BLOCO DE TEXTO:

Bienal Anozero em Coimbra – a arte contemporânea que muda a cidade conservadora
A Bienal Anozero, em Coimbra, já mudou muita coisa na vetusta cidade dos doutores. A quarta edição, visitável até 26 de junho, transformou-se no acontecimento artístico mais relevante da zona Centro, atraindo público e atenção dos media. Desde a primeira edição, em 2015, que o impulso para nascer, motivado pela classificação, em 2013, do conjunto arquitetónico da Universidade de Coimbra, Alta e Sofia, como Património Mundial da Humanidade – é também o seu maior obstáculo. O foco continua a ser ligar o património com as artes plásticos e, como brincava uma curadora de anos anteriores, é muita pedra para partir.
A Bienal tem remado valentemente contra a maré, o mesmo é dizer contra o sentido hegemónico do edificado musealizado, criando um desejo novo: atravessar o rio, galgar a margem, vencer a colina esquerda e descobrir a outra maravilha: o Convento de Santa Clara-a-Nova, para onde as irmãs Clarissas se mudaram em 1696, depois de décadas atormentadas a acordarem com os pés (em anos maus, por vezes, também os pescoços) molhados por causa das cheias do Mondego. Este monumental convento – o maior do país, assegura Carlos Antunes, diretor-geral – é o palco principal e a sua dimensão (+ de 8000 metros quadrados de área coberta) faz da Bienal um evento de grande escala, mesmo em termos internacionais. O estilo conventual é utilitário e o propósito singelo: velar o primeiro túmulo (século XIII) da padroeira da cidade, a Rainha Santa Isabel, e mais tarde a urna de prata e cristal, do século XVII, ambos depositados na igreja barroca contígua.

INFORMAÇÃO FORNECIDA:
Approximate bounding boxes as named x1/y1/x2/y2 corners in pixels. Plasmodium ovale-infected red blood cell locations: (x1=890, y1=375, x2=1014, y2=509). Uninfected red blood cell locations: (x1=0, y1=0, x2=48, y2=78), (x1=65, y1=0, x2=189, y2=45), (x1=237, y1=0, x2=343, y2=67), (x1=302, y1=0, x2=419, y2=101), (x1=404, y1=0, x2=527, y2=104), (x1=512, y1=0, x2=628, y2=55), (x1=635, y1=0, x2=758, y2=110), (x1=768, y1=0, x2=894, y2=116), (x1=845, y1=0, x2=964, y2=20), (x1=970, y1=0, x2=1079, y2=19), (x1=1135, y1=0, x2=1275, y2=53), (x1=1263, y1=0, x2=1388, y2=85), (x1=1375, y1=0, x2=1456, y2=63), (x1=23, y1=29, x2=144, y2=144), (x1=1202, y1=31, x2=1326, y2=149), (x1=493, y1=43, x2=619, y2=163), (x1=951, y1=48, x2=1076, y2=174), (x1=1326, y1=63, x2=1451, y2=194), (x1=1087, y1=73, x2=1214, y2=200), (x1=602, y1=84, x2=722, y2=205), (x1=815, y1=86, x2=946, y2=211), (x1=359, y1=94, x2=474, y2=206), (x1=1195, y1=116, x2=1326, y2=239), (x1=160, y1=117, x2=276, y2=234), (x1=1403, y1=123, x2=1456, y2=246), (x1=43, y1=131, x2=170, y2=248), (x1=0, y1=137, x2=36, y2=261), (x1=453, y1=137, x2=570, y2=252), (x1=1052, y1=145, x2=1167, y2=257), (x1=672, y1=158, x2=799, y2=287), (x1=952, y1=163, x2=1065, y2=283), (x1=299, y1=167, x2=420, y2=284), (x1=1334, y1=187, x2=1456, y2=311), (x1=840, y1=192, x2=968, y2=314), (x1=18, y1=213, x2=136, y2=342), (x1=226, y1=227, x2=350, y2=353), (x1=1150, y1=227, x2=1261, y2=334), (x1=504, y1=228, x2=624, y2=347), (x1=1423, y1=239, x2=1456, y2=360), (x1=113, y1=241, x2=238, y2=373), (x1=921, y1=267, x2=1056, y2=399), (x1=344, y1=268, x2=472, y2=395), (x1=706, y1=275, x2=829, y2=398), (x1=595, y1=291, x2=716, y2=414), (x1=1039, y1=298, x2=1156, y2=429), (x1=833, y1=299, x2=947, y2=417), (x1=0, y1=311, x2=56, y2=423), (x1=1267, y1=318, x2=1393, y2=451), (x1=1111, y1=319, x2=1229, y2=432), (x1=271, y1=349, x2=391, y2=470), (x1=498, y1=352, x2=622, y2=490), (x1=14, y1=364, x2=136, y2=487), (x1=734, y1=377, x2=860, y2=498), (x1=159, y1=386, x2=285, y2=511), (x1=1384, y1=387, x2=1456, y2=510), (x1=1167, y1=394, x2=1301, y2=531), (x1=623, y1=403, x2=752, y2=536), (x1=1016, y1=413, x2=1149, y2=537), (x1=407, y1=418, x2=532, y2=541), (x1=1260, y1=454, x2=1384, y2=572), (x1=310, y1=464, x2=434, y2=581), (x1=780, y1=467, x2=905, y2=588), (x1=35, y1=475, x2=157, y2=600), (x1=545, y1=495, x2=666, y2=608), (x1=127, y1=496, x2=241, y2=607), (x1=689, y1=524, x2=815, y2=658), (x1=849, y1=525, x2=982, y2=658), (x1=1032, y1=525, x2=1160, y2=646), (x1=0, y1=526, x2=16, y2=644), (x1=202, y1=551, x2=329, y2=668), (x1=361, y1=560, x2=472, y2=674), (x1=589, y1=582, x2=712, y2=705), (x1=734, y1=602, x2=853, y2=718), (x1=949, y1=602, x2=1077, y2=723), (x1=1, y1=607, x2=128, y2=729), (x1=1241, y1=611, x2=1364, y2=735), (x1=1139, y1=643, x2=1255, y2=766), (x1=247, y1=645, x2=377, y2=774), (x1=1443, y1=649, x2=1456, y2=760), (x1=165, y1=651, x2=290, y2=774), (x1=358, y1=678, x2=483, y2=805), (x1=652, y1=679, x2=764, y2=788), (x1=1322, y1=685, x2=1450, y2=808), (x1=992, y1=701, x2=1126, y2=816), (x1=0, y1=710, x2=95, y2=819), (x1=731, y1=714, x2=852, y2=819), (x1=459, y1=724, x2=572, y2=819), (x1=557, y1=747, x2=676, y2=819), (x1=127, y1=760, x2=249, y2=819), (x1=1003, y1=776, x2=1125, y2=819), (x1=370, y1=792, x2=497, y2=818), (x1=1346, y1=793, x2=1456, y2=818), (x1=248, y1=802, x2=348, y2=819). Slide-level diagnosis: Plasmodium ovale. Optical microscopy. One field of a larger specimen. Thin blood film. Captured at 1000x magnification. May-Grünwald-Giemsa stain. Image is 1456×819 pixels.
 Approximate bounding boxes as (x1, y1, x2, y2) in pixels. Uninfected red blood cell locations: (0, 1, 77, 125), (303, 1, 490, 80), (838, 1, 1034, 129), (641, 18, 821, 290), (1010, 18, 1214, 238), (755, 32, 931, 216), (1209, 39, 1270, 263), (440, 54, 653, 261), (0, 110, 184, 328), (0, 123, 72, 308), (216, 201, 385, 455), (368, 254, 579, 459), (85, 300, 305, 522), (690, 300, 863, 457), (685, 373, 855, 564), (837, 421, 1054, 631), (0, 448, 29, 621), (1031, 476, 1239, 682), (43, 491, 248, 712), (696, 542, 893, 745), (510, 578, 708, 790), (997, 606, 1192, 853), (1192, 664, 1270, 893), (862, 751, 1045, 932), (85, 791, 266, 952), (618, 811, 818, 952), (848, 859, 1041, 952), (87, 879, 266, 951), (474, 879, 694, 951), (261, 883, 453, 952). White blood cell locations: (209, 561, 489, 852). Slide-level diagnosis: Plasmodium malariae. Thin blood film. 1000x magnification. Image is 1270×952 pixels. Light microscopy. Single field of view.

O QUE SE PEDE:
1. Que anos, escritos em algarismos, surgem no texto sobre a Bienal Anozero?
2. Segundo o texto sobre a Bienal Anozero, que área coberta tem o Convento de Santa Clara-a-Nova?
3. Cada afirmação abaixo está de acordo com o texto sobre a Bienal Anozero? Responda sim ou não e cite as palavras do texto que o decidem.
(a) A primeira edição da Bienal realizou-se em 2015.
(b) A quarta edição pode ser visitada até 26 de julho.
(c) O primeiro túmulo da Rainha Santa Isabel é do século XVII.

RESPOSTAS POR TAREFA:
1. 2015, 2013, 1696

2. Mais de 8000 metros quadrados.

3.
(a) Sim: "Desde a primeira edição, em 2015"
(b) Não: "visitável até 26 de junho"
(c) Não: "o primeiro túmulo (século XIII)"